**Quoted passage:**

....

Rex Cramphorn 1941 – 1991
- Home
- Rex Cramphorn 1941 – 1991
Rex Cramphorn 1941 – 1991
Rex Cramphorne – he dropped the final ‘e’ around 1972 when he decided it was a family
affectation – was born in Brisbane on 10 January 1941
In 1969 he created the Performance Syndicate, an experimental workshop group taking its inspiration from the theories of Peter Brook and the Polish director Jerzy Grotowski.
Rough magic
Rex Cramphorne – he dropped the final ‘e’ around 1972 when he decided it was a family affectation – was born in Brisbane on 10 January 1941. ‘The fact that Rex came from Brisbane is in some ways quite important,’ said his fellow Queenslander David Malouf. ‘People in Brisbane grew up in a very strange way… everybody grew up in their own little world. [Brisbane] produced people who had very idiosyncratic ways of doing and thinking about things … Rex was one of those people who came out of Brisbane, already at twenty-one, fixed in the kind of world which was going to be his for the rest of his life, and that was very much a world of things French.’
Educated at Brisbane Boys’ High School, Cramphorn held a BA Hons in French and English studies from the University of Queensland – where he began working in theatre: there, with his own group, he produced such plays as The Changeling and Suddenly Last Summer. After he graduated he taught for a year, and then, in 1965, he undertook the two-year production course at the National Institute of Dramatic Art, at the same time contributing drama reviews to The Bulletin.
Cramphorn designed the costumes for Aarne Neeme and Philip Parsons’ production of Richard III at the University of Western Australia’s New Fortune Theatre for the 1968 Festival of Perth. His first professional productions were lunch-time seasons for the Q Theatre at the AMP Theatrette in Sydney: Carlino’s Snow Angel in 1969 and David Mercer’s The Governor’s Lady in 1970.
In 1969 he created the Performance Syndicate, an experimental workshop group taking its inspiration from the theories of Peter Brook and the Polish director Jerzy Grotowski. Its members were mainly recent NIDA graduates, and they used NIDA as a rehearsal venue. The group lasted until 1975. Its continually changing ranks included Gillian Jones, William Yang (then known as Willy Young), Nick Lathouris, Kate Fitzpatrick and Robyn Nevin. In 1970 the Performance Syndicate’s memorable productions included Tourneur’s The Revenger’s Tragedy for the Hobart Theatre Royal and, at NIDA’s Jane Street Theatre, William Yang’s 10,000 Miles Away and The Legend of King O’Malley. The latter was an enormously successful rumbustious song-and-dance melange by Michael Boddy and Bob Ellis, directed by John Bell. It toured widely.
In 1971 Cramphorn seemed to be everywhere. He directed Stravinsky’s The Soldier’s Tale and the world premiere of Barry Conyngham’s Edward John Eyre for the University of New South Wales’ Music Department, and The Dutch Courtesan for the Old Tote. The Performance Syndicate was seen in Pericles at Jane Street and Yang’s Orestes at the Arts Factory, a converted warehouse in Surry Hills, and participated in John Bell’s first professional production of Shakespeare: a ‘dark’ Macbeth, at Nimrod, with Nick Lathouris in the title role.

....

**Prompt 1:** In the Rex Cramphorn biography, why did he drop the final "e" from his surname?
**Prompt 2:** Pick up the Rex Cramphorn biography after its final sentence and keep writing.

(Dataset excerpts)

....

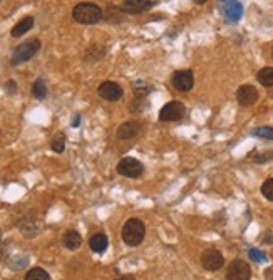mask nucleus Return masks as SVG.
Here are the masks:
<instances>
[{"label": "nucleus", "instance_id": "1", "mask_svg": "<svg viewBox=\"0 0 273 280\" xmlns=\"http://www.w3.org/2000/svg\"><path fill=\"white\" fill-rule=\"evenodd\" d=\"M104 17L103 8L92 2H82L77 3L72 10V19L77 22V24L82 25H94L97 22H101Z\"/></svg>", "mask_w": 273, "mask_h": 280}, {"label": "nucleus", "instance_id": "2", "mask_svg": "<svg viewBox=\"0 0 273 280\" xmlns=\"http://www.w3.org/2000/svg\"><path fill=\"white\" fill-rule=\"evenodd\" d=\"M146 237V227L144 222L139 218H129L126 223L123 225L121 230V238L123 242L129 247H137L142 243Z\"/></svg>", "mask_w": 273, "mask_h": 280}, {"label": "nucleus", "instance_id": "3", "mask_svg": "<svg viewBox=\"0 0 273 280\" xmlns=\"http://www.w3.org/2000/svg\"><path fill=\"white\" fill-rule=\"evenodd\" d=\"M40 40L39 39H29L24 40L20 45H17L12 52V66H18V64H24L27 61H30L32 57L35 56L37 52L40 50Z\"/></svg>", "mask_w": 273, "mask_h": 280}, {"label": "nucleus", "instance_id": "4", "mask_svg": "<svg viewBox=\"0 0 273 280\" xmlns=\"http://www.w3.org/2000/svg\"><path fill=\"white\" fill-rule=\"evenodd\" d=\"M116 171L124 178H139L144 173V166L134 158H123L116 166Z\"/></svg>", "mask_w": 273, "mask_h": 280}, {"label": "nucleus", "instance_id": "5", "mask_svg": "<svg viewBox=\"0 0 273 280\" xmlns=\"http://www.w3.org/2000/svg\"><path fill=\"white\" fill-rule=\"evenodd\" d=\"M156 3L158 0H124L119 8L128 15H139V13L149 12Z\"/></svg>", "mask_w": 273, "mask_h": 280}, {"label": "nucleus", "instance_id": "6", "mask_svg": "<svg viewBox=\"0 0 273 280\" xmlns=\"http://www.w3.org/2000/svg\"><path fill=\"white\" fill-rule=\"evenodd\" d=\"M250 277H252V269L245 260L235 259L228 265L226 280H250Z\"/></svg>", "mask_w": 273, "mask_h": 280}, {"label": "nucleus", "instance_id": "7", "mask_svg": "<svg viewBox=\"0 0 273 280\" xmlns=\"http://www.w3.org/2000/svg\"><path fill=\"white\" fill-rule=\"evenodd\" d=\"M186 113V106L181 103V101H171V103L164 104L159 111V119L161 121H178L181 119Z\"/></svg>", "mask_w": 273, "mask_h": 280}, {"label": "nucleus", "instance_id": "8", "mask_svg": "<svg viewBox=\"0 0 273 280\" xmlns=\"http://www.w3.org/2000/svg\"><path fill=\"white\" fill-rule=\"evenodd\" d=\"M171 82H173V87H176L179 93H188V91H191L193 86H194L193 71H189V69H184V71L174 72Z\"/></svg>", "mask_w": 273, "mask_h": 280}, {"label": "nucleus", "instance_id": "9", "mask_svg": "<svg viewBox=\"0 0 273 280\" xmlns=\"http://www.w3.org/2000/svg\"><path fill=\"white\" fill-rule=\"evenodd\" d=\"M223 264H225V259H223V255H221L220 250L208 249V250L203 252V255H201V265L206 270H211V272H215V270H220L221 267H223Z\"/></svg>", "mask_w": 273, "mask_h": 280}, {"label": "nucleus", "instance_id": "10", "mask_svg": "<svg viewBox=\"0 0 273 280\" xmlns=\"http://www.w3.org/2000/svg\"><path fill=\"white\" fill-rule=\"evenodd\" d=\"M97 94H99L103 99L111 101V103H114V101H118V99H121V98H123V87L119 86L118 82L104 81L103 84L97 87Z\"/></svg>", "mask_w": 273, "mask_h": 280}, {"label": "nucleus", "instance_id": "11", "mask_svg": "<svg viewBox=\"0 0 273 280\" xmlns=\"http://www.w3.org/2000/svg\"><path fill=\"white\" fill-rule=\"evenodd\" d=\"M18 228L24 233V237L27 238H34L37 237V233L42 230V223H40L39 218H35L34 215H27L18 222Z\"/></svg>", "mask_w": 273, "mask_h": 280}, {"label": "nucleus", "instance_id": "12", "mask_svg": "<svg viewBox=\"0 0 273 280\" xmlns=\"http://www.w3.org/2000/svg\"><path fill=\"white\" fill-rule=\"evenodd\" d=\"M237 101L240 106H252L258 101V91L252 84H243L237 91Z\"/></svg>", "mask_w": 273, "mask_h": 280}, {"label": "nucleus", "instance_id": "13", "mask_svg": "<svg viewBox=\"0 0 273 280\" xmlns=\"http://www.w3.org/2000/svg\"><path fill=\"white\" fill-rule=\"evenodd\" d=\"M139 131H141L139 121H126L118 128V138L119 140H131V138L139 135Z\"/></svg>", "mask_w": 273, "mask_h": 280}, {"label": "nucleus", "instance_id": "14", "mask_svg": "<svg viewBox=\"0 0 273 280\" xmlns=\"http://www.w3.org/2000/svg\"><path fill=\"white\" fill-rule=\"evenodd\" d=\"M223 15H225L226 22H231V24L238 22L240 19H242V15H243V7H242V3H238V2H230L228 5L223 8Z\"/></svg>", "mask_w": 273, "mask_h": 280}, {"label": "nucleus", "instance_id": "15", "mask_svg": "<svg viewBox=\"0 0 273 280\" xmlns=\"http://www.w3.org/2000/svg\"><path fill=\"white\" fill-rule=\"evenodd\" d=\"M108 245H109V240H108V237H106L103 232L94 233V235L91 237V240H89V247H91V250L94 252V254H104L106 249H108Z\"/></svg>", "mask_w": 273, "mask_h": 280}, {"label": "nucleus", "instance_id": "16", "mask_svg": "<svg viewBox=\"0 0 273 280\" xmlns=\"http://www.w3.org/2000/svg\"><path fill=\"white\" fill-rule=\"evenodd\" d=\"M82 245V237L79 235V232L76 230H67L64 235V247L67 250H77Z\"/></svg>", "mask_w": 273, "mask_h": 280}, {"label": "nucleus", "instance_id": "17", "mask_svg": "<svg viewBox=\"0 0 273 280\" xmlns=\"http://www.w3.org/2000/svg\"><path fill=\"white\" fill-rule=\"evenodd\" d=\"M32 27H34V17H24L22 20H18V24L13 25L12 29V37H22L24 34H27Z\"/></svg>", "mask_w": 273, "mask_h": 280}, {"label": "nucleus", "instance_id": "18", "mask_svg": "<svg viewBox=\"0 0 273 280\" xmlns=\"http://www.w3.org/2000/svg\"><path fill=\"white\" fill-rule=\"evenodd\" d=\"M32 94H34V98L37 99H45V96H47V84H45V81L42 77H39V79L32 84Z\"/></svg>", "mask_w": 273, "mask_h": 280}, {"label": "nucleus", "instance_id": "19", "mask_svg": "<svg viewBox=\"0 0 273 280\" xmlns=\"http://www.w3.org/2000/svg\"><path fill=\"white\" fill-rule=\"evenodd\" d=\"M257 79L262 86H273V67H263L258 71Z\"/></svg>", "mask_w": 273, "mask_h": 280}, {"label": "nucleus", "instance_id": "20", "mask_svg": "<svg viewBox=\"0 0 273 280\" xmlns=\"http://www.w3.org/2000/svg\"><path fill=\"white\" fill-rule=\"evenodd\" d=\"M66 141H67L66 135H64L62 131L57 133V135L52 138L50 148H52V151H55V153H64V149H66Z\"/></svg>", "mask_w": 273, "mask_h": 280}, {"label": "nucleus", "instance_id": "21", "mask_svg": "<svg viewBox=\"0 0 273 280\" xmlns=\"http://www.w3.org/2000/svg\"><path fill=\"white\" fill-rule=\"evenodd\" d=\"M152 91V87L149 84H146L144 81H137L133 84V93L136 94V98H146Z\"/></svg>", "mask_w": 273, "mask_h": 280}, {"label": "nucleus", "instance_id": "22", "mask_svg": "<svg viewBox=\"0 0 273 280\" xmlns=\"http://www.w3.org/2000/svg\"><path fill=\"white\" fill-rule=\"evenodd\" d=\"M25 280H50V275L44 269L34 267L25 274Z\"/></svg>", "mask_w": 273, "mask_h": 280}, {"label": "nucleus", "instance_id": "23", "mask_svg": "<svg viewBox=\"0 0 273 280\" xmlns=\"http://www.w3.org/2000/svg\"><path fill=\"white\" fill-rule=\"evenodd\" d=\"M262 195L265 196L268 201H273V178H268L262 185Z\"/></svg>", "mask_w": 273, "mask_h": 280}, {"label": "nucleus", "instance_id": "24", "mask_svg": "<svg viewBox=\"0 0 273 280\" xmlns=\"http://www.w3.org/2000/svg\"><path fill=\"white\" fill-rule=\"evenodd\" d=\"M252 135L253 136H260V138H267V140H273V128H270V126L257 128V130H253Z\"/></svg>", "mask_w": 273, "mask_h": 280}, {"label": "nucleus", "instance_id": "25", "mask_svg": "<svg viewBox=\"0 0 273 280\" xmlns=\"http://www.w3.org/2000/svg\"><path fill=\"white\" fill-rule=\"evenodd\" d=\"M248 255H250V259L255 260V262H265V260H267V255L263 254V252H258V250H255V249L250 250Z\"/></svg>", "mask_w": 273, "mask_h": 280}, {"label": "nucleus", "instance_id": "26", "mask_svg": "<svg viewBox=\"0 0 273 280\" xmlns=\"http://www.w3.org/2000/svg\"><path fill=\"white\" fill-rule=\"evenodd\" d=\"M270 159H273V153L257 154L255 158H253V161H255V163H265V161H270Z\"/></svg>", "mask_w": 273, "mask_h": 280}, {"label": "nucleus", "instance_id": "27", "mask_svg": "<svg viewBox=\"0 0 273 280\" xmlns=\"http://www.w3.org/2000/svg\"><path fill=\"white\" fill-rule=\"evenodd\" d=\"M5 87H7V91L10 94H15L17 93V82L15 81H8L7 84H5Z\"/></svg>", "mask_w": 273, "mask_h": 280}, {"label": "nucleus", "instance_id": "28", "mask_svg": "<svg viewBox=\"0 0 273 280\" xmlns=\"http://www.w3.org/2000/svg\"><path fill=\"white\" fill-rule=\"evenodd\" d=\"M79 123H81V116H79V114H76L74 119H72V128H77V126H79Z\"/></svg>", "mask_w": 273, "mask_h": 280}, {"label": "nucleus", "instance_id": "29", "mask_svg": "<svg viewBox=\"0 0 273 280\" xmlns=\"http://www.w3.org/2000/svg\"><path fill=\"white\" fill-rule=\"evenodd\" d=\"M263 242H265V243H273V235H272V233H267V235L263 237Z\"/></svg>", "mask_w": 273, "mask_h": 280}, {"label": "nucleus", "instance_id": "30", "mask_svg": "<svg viewBox=\"0 0 273 280\" xmlns=\"http://www.w3.org/2000/svg\"><path fill=\"white\" fill-rule=\"evenodd\" d=\"M114 280H134V277H133V275H121V277H118Z\"/></svg>", "mask_w": 273, "mask_h": 280}, {"label": "nucleus", "instance_id": "31", "mask_svg": "<svg viewBox=\"0 0 273 280\" xmlns=\"http://www.w3.org/2000/svg\"><path fill=\"white\" fill-rule=\"evenodd\" d=\"M194 3H198V5H203V3H206V0H193Z\"/></svg>", "mask_w": 273, "mask_h": 280}, {"label": "nucleus", "instance_id": "32", "mask_svg": "<svg viewBox=\"0 0 273 280\" xmlns=\"http://www.w3.org/2000/svg\"><path fill=\"white\" fill-rule=\"evenodd\" d=\"M272 57H273V50H272Z\"/></svg>", "mask_w": 273, "mask_h": 280}, {"label": "nucleus", "instance_id": "33", "mask_svg": "<svg viewBox=\"0 0 273 280\" xmlns=\"http://www.w3.org/2000/svg\"><path fill=\"white\" fill-rule=\"evenodd\" d=\"M0 2H2V0H0Z\"/></svg>", "mask_w": 273, "mask_h": 280}]
</instances>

....

**Task result 1:** He decided it was a family affectation.

**Task result 2:**
Cramphorn also found time to become drama critic for The Sunday Australian and work as Jim Sharman’s assistant on the quirky cult film Shirley Thompson versus the Aliens, after which Sharman invited him to design the costumes for Harry M. Miller’s original production of Jesus Christ Superstar, which opened at the Capitol in Sydney on 4 May 1972. That same year Cramphorn directed Helmut Bakaitis’ Shadows of Blood for Nimrod, and productions of Macbeth and The Tempest for the Old Tote. The latter also played a season at the Guild Theatre at Melbourne University.
Cramphorn worked with Grotowski when he visited Australia in 1972. At the end of that year Cramphorn and Christopher Muir were recruited to breathe new life into the ailing St Martin’s Theatre in the conservative Melbourne suburb of South Yarra. St Martin’s – formerly the Little Theatre – had served its community since 1931, but its audience had aged and dwindled, and it had been eclipsed by the livelier offerings of the Melbourne Theatre Company and the Australian Performing Group. In March 1973 Cramphorn’s Performance Syndicate productions of The Tempest and an adaptation of Hans Andersen’s The Marsh King’s Daughter played there in repertory. Jeff Underhill’s Australian musical The Ballad of Angel’s Alley followed in May. The experiment failed and St Martin’s ceased production within a year.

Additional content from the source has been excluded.